One important aspect of this recipe was keeping the fermentation warm to keep the DuPont strain going and to elicit the classic pepper and fruit character. In order to try to maintain this warm temperature I wrapped the fermentor in towels and blankets and places a box over top to keep this insulation in place.
Sampled a few highly regarded beers of the style on brew day and saves the yeast (Brett and Sacc) from Saison de Lente.
Down to 1.038, fermentation seems to have at least slowed if not stopped entirely and temperature has clearly dropped closer to the ambient low 60's than the 70s/80s it had been at for the first few. I will probably add the French Saison strain if I don't see a sizeable drop in gravity in a week.

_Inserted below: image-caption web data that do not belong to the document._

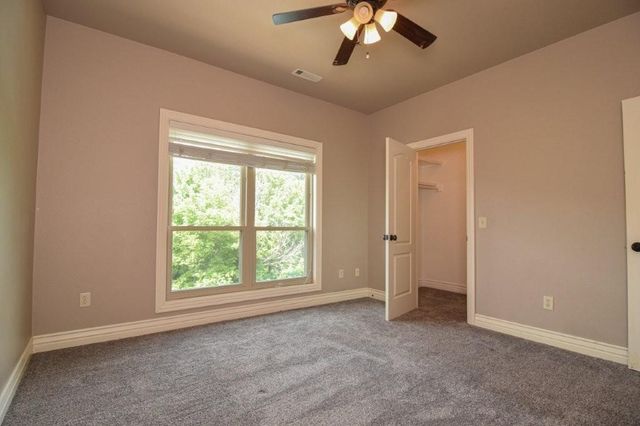 3703 NW Mountainview Road, Bentonville, AR 72712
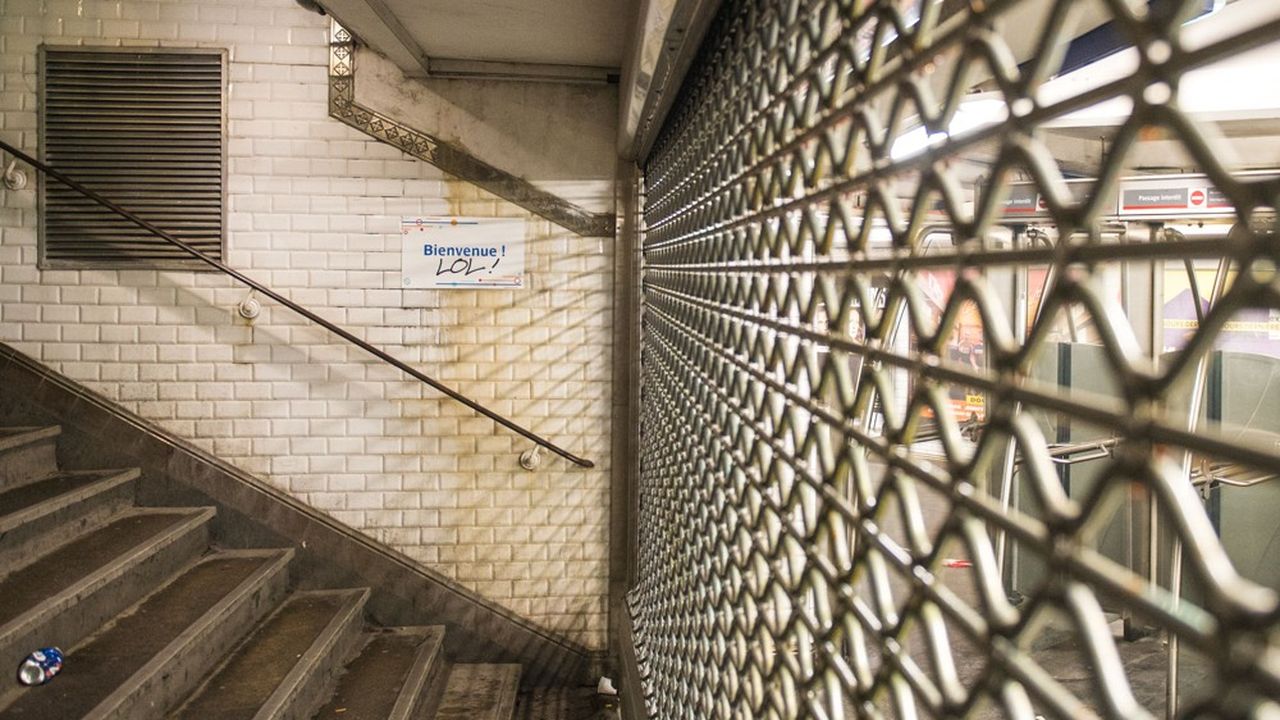 Dans le métro parisien, si toutes les lignes sont ouvertes, les perturbations persistent et huit stations sont toujours fermées.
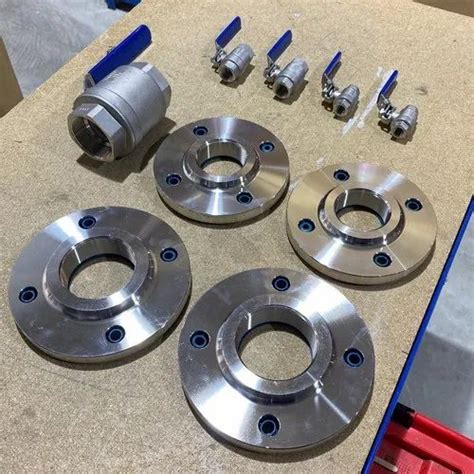 Round Astm A Ss Flanges For Oil Industry Size Inch At Rs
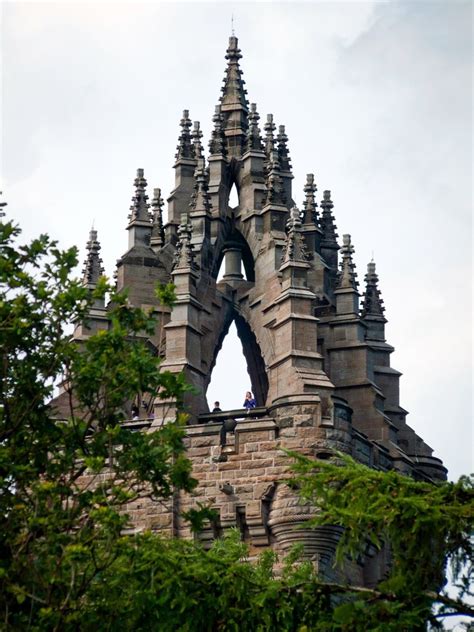 Wallace Monument | Stirling Tourist Attraction | Building The Monument | Wallace monument ...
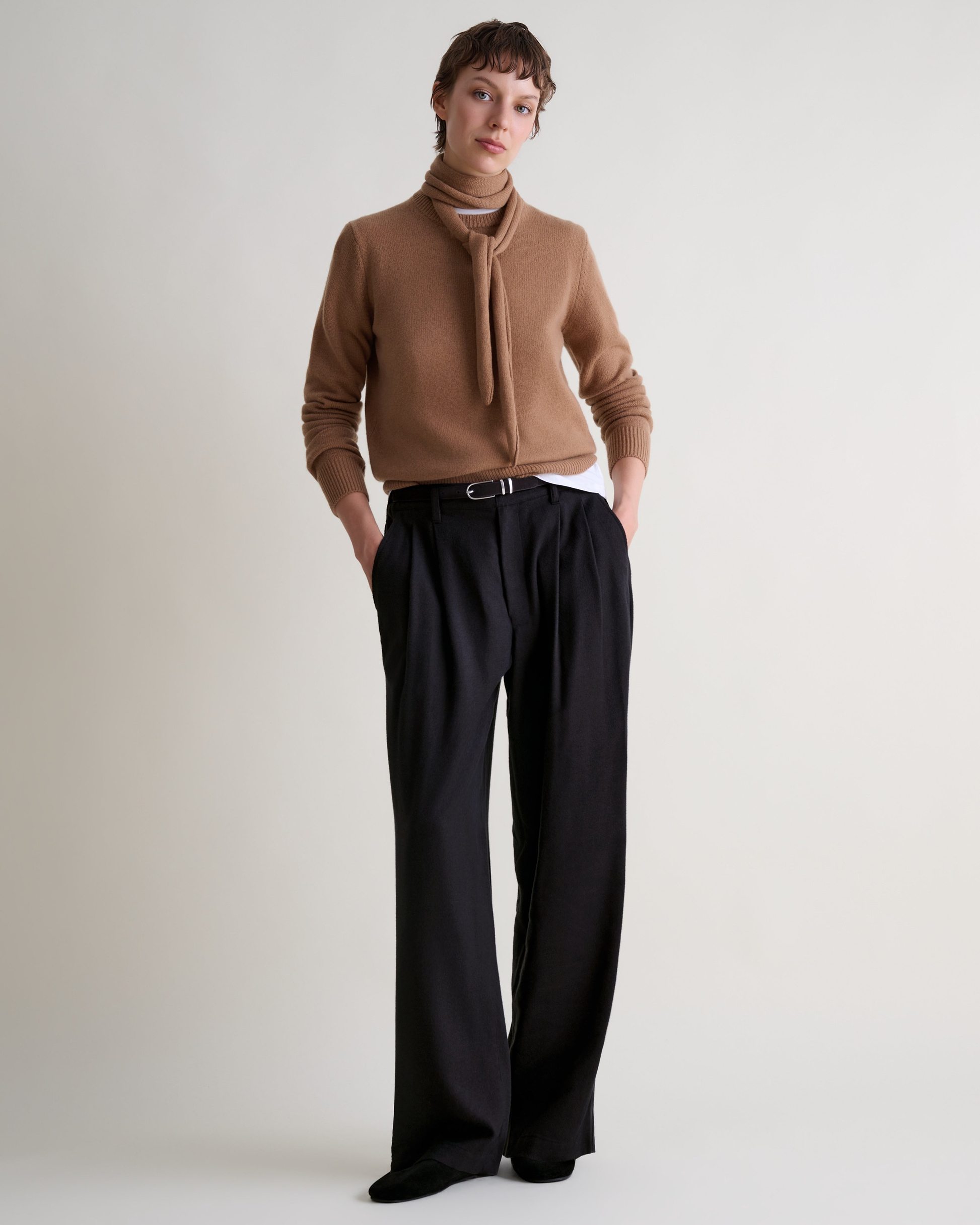 Women's Finest Midweight Cashmere Crew Neck Jumper - Deep Camel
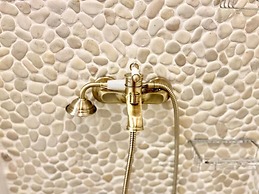 Athenas - Neoclassic Harbour View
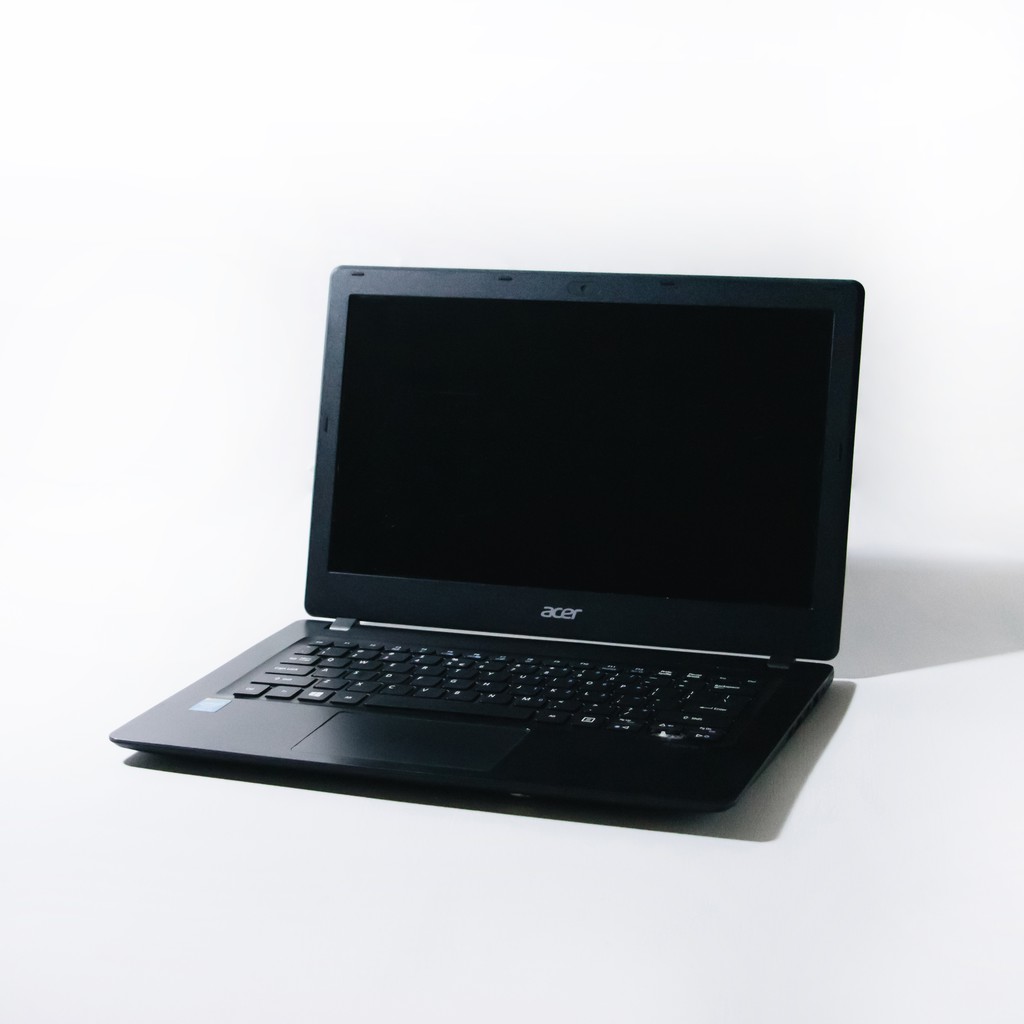 Laptop Second Acer (Acer Aspire V3-371 Core i5 Ram 4.00GB)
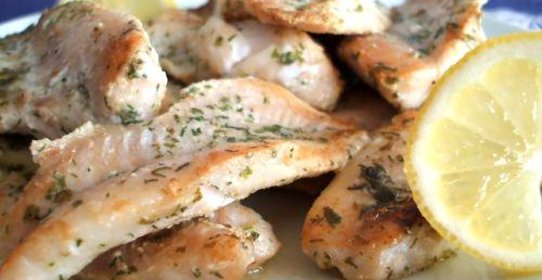 Жареный окунь с паприкой и орегано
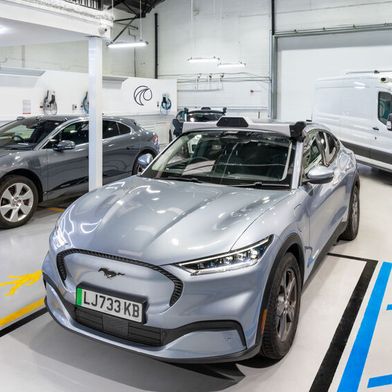 Wayve entwickelt Software für automatisierte Fahrsysteme. Der Zukauf von Quality Match soll die Datenqualität sicherstellen. (Bild: Tim Andrew)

Down to 1.030, not as big a drop as I would like to see so I will purchase the French Saison yeast and add next week barring a bigger drop. Smell is black pepper, ginger and citrusy tropical hops.
After 2 weeks with the Wyeast 3711 French Saison yeast the beer has plummeted down to a 1.002 gravity, time to bottle. Taste is refreshing with some citrus characteristics and a surprising amount of candy sweetness despite the measured dryness.
Bottled using conditioning tablets (4 tabs/12 oz or 6/22 oz). Tastes strongly of citrus with some solid pit fruits and a prickliness, and a balancing but not aggressive bitterness.